Moskaus stotternde Kriegsmaschine
Waffen gehören an vielen Orten zum Stadtbild in Moskau. In einem beliebten Park steht ein historischer Panzer, vor dem sich Spaziergänger gerne fotografieren lassen; auf einem Straßenring nicht weit vom Roten Platz ehrt eine Statue den Erfinder der AK-47, Michail Kalaschnikow, mit Sturmgewehr in der Hand. Plastik-Kalaschnikows sind auch auf Spielplätzen keine Seltenheit, und wenn Präsident Wladimir Putin Jahr für Jahr am 9. Mai anlässlich des Sieges der Sowjetunion im Zweiten Weltkrieg Kolonnen von Kettenfahrzeugen und Interkontinentalraketen durchs Zentrum der Hauptstadt rollen lässt, stehen am Straßenrand Tausende und jubeln.
Viele Russen sind stolz auf ihre Waffen, die überall auf der Welt bekannt sind: Panzer, Kampfflugzeuge und Flugabwehrsysteme gehören neben Atomkraftwerken zu den wenigen Produkten, die das Land jenseits von Bodenschätzen erfolgreich verkauft. Lange lagen in der Liste der größten Waffenexporteure nur die Vereinigten Staaten vor Russland.
Doch seit einigen Jahren ist Russlands Rolle auf dem Waffenmarkt ins Wanken geraten, weil wichtige Kunden wie Indien und China sich umorientiert haben. Nun verschärft ausgerechnet der Krieg gegen die Ukraine das Problem: Seit dem Überfall im Februar 2022 hat sich der Rückgang des Exports noch einmal deutlich verstärkt.

::::

• [Gestellte Aufgabe A]
Schreib alle Einträge aus dem Datensatz zum räumlichen Denken Zeile für Zeile genau ab.
Die Einträge haben mit dem Text über Russlands Waffenexporte nichts zu tun.

[Auszüge aus einem Datensatz zum räumlichen Denken]
::::

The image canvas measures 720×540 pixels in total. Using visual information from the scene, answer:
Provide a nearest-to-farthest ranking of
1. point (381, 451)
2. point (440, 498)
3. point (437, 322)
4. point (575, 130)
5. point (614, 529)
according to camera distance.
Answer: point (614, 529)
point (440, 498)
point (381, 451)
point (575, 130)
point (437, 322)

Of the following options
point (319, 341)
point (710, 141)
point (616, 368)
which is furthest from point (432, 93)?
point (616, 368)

::::

• [Gestellte Aufgabe B]
Gib aus dem Text über Russlands Waffenexporte alles von „Viele Russen sind“ bis hinunter zu „einmal deutlich verstärkt.“ Wort für Wort wieder.

• [Richtiges Ergebnis A]
The image canvas measures 720×540 pixels in total. Using visual information from the scene, answer:
Provide a nearest-to-farthest ranking of
1. point (381, 451)
2. point (440, 498)
3. point (437, 322)
4. point (575, 130)
5. point (614, 529)
according to camera distance.
Answer: point (614, 529)
point (440, 498)
point (381, 451)
point (575, 130)
point (437, 322)

Of the following options
point (319, 341)
point (710, 141)
point (616, 368)
which is furthest from point (432, 93)?
point (616, 368)

• [Richtiges Ergebnis B]
Viele Russen sind stolz auf ihre Waffen, die überall auf der Welt bekannt sind: Panzer, Kampfflugzeuge und Flugabwehrsysteme gehören neben Atomkraftwerken zu den wenigen Produkten, die das Land jenseits von Bodenschätzen erfolgreich verkauft. Lange lagen in der Liste der größten Waffenexporteure nur die Vereinigten Staaten vor Russland.
Doch seit einigen Jahren ist Russlands Rolle auf dem Waffenmarkt ins Wanken geraten, weil wichtige Kunden wie Indien und China sich umorientiert haben. Nun verschärft ausgerechnet der Krieg gegen die Ukraine das Problem: Seit dem Überfall im Februar 2022 hat sich der Rückgang des Exports noch einmal deutlich verstärkt.